И вместе с тем Алексея не покидают, увы, совсем несерьезные мечты и планы: на одной из «пятниц» у Петрашевского он высказывает идею о создании книги типа антологии анекдотов об ученых мира сего (сам он, еще на вечерах у Бекетовых и Майковых, любил рассказывать занимательные сюжеты о петербургских профессорах, и рассказы его всегда пользовались успехом), чем вызвал явное неудовольствие хозяина дома.

Впрочем, к Петрашевскому он стал приходить в последнее время реже. И не только он один.
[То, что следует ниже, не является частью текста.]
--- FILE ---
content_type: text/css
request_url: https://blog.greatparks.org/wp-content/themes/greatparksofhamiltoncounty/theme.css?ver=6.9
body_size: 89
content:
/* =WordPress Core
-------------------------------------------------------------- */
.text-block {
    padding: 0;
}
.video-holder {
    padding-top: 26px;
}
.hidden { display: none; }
Споры на «пятницах» у Михаила Васильевича обрели нервный характер после февральских событий 1848 года во Франции.

Разнеслись слухи, что одно очень высокое (если не самое высокое) лицо, узнав о революции в Париже, объявило на офицерском балу о возможном приказе для господ офицеров седлать лошадей… А в середине марта государь император в своем манифесте строго заявил: «Мы готовы встретить врагов наших, где бы, они ни предстали, и, не щадя себя, будем в неразрывном союзе со святою нашею Русью, защищать честь имени русского и неприкосновенность предков наших». Эго было предупреждение, за которым незамедлительно приступили к действиям те, кому особенно претила «лжеименная мудрость иноземная», как говорилось в манифесте.

Правда, первыми жертвами ретивых слуг монарха должны стать не непосредственные «пропагаторы» иноземных учений (того же фурьеризма), а свои «доморощенные» социалисты во главе с Белинским, которому еще задолго до революционного взрыва 1848 года комендант Петропавловской крепости вежливо намекал о приготовленном «тепленьком казематике».